All these terrible things are the definition of blatant religious criminalization and oppression. I don't think we're very far away from an oppression which will be much worse than we have today. That's the clear direction we are headed in.
Christianity becomes more and more criminalized and oppressed with each passing year in America, from banishing public display of the Creche, prayer and the Ten Commandments to forcing Christian pharmacists and Catholic hospitals to dispense abortifacient chemicals under penalty of being fired, fined or other sanctions. Our Christian belief that the practicing of homosexual perversion is a great evil has become a "hate crime" if we dare speak out publicly about these beliefs. And it certainly doesn't end with these few items I've listed.
There's also the anti-6th Commandment/ anti-Christian laws that allow doctors to help destroy certain patients who are ill and feel desperate. (Many of these patients are not elderly or terminally ill, they are simply depressed and feel like they want to die).
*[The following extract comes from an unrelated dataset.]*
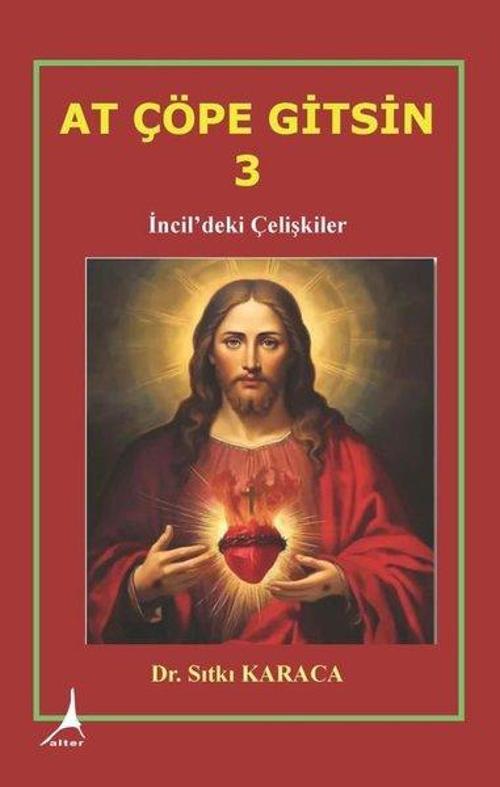 At Çöpe Gitsin 3 İncil’deki Çelişkiler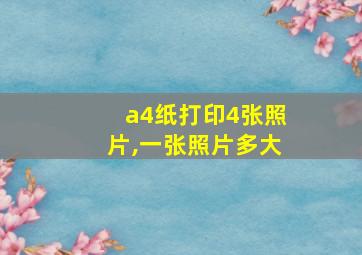 a4纸打印4张照片,一张照片多大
Then we have cases like Terri Schiavo where a Court actually ordered her to die by starvation, and threatened everyone with arrest who would attempt to give her a drink of water. They did in fact arrest a loving soul who tried to give her a drink of water.
All these terrible things are the definition of blatant religious criminalization and oppression. I don't think we're very far away from an oppression which will be much worse than we have today. That's the clear direction we are headed in.
Sounds more like religion to me. It's quite pathetic that lawyers and judges now determine what is science and what is not.
The "fossil record", for the most part was created at one specific period of time, which supports catastrophic event theory (real science with much more scientific support than evolution religion).
There never will be a fossil record showing transitional forms, because none existed at the time the fossil record was created, no did they ever.
The fossil "record" isn't being continuosly created today, because these creatures decay and or are eaten by scavengers before sufficient material can cover them to create a fossil.
Here's an intresting book for those who are tired of the far-fetched evolutionist gospel. fountains of the deep
Evolutionists are like muslims, no matter how much proof you present to them proving their prophet was the furtherst thing from one, they still refuse to accept the facts.
So what about it? The very founding of the United States of America was also a "religiously motivated, political movement", that declared to the King of England that we have GOD GIVEN, INALIENABLE RIGHTS that supercede the Crown's rule of religious oppression and government tyranny.
If not for that deep religious ideology that permeated the souls of America's first Pilgrims and most of the authors of the Declaration of Independence, the Darwinists, (who themselves are a political, anti-religious movement), would assuredly have something far worse to suffer than some Christian parents who don't want their children being taught the direct opposite of what their religion teaches them.
Darwinism, the flimsiest of all modern 'sciences', is nothing other than a subversive cult engaged in the fine art of destroying the Christian faith. People are finally beginning to realize this, and Charles Darwin's 'evolution' will soon be rotting in the grave along with its Christian-bashing, Bible-hating founder.
There is another reason Evolution is so protected. The Progressive Movements intellectual political ideology is based on it. I've just been reading about this and now I know the rest of the story. Evolution is much more that science. It has spawned a world view that involves political thinking, morality or lack of, relativism, marxism, eugenics, euthanasia,abortion,child sex liberation, environmentalism and atheism. Just to name a few.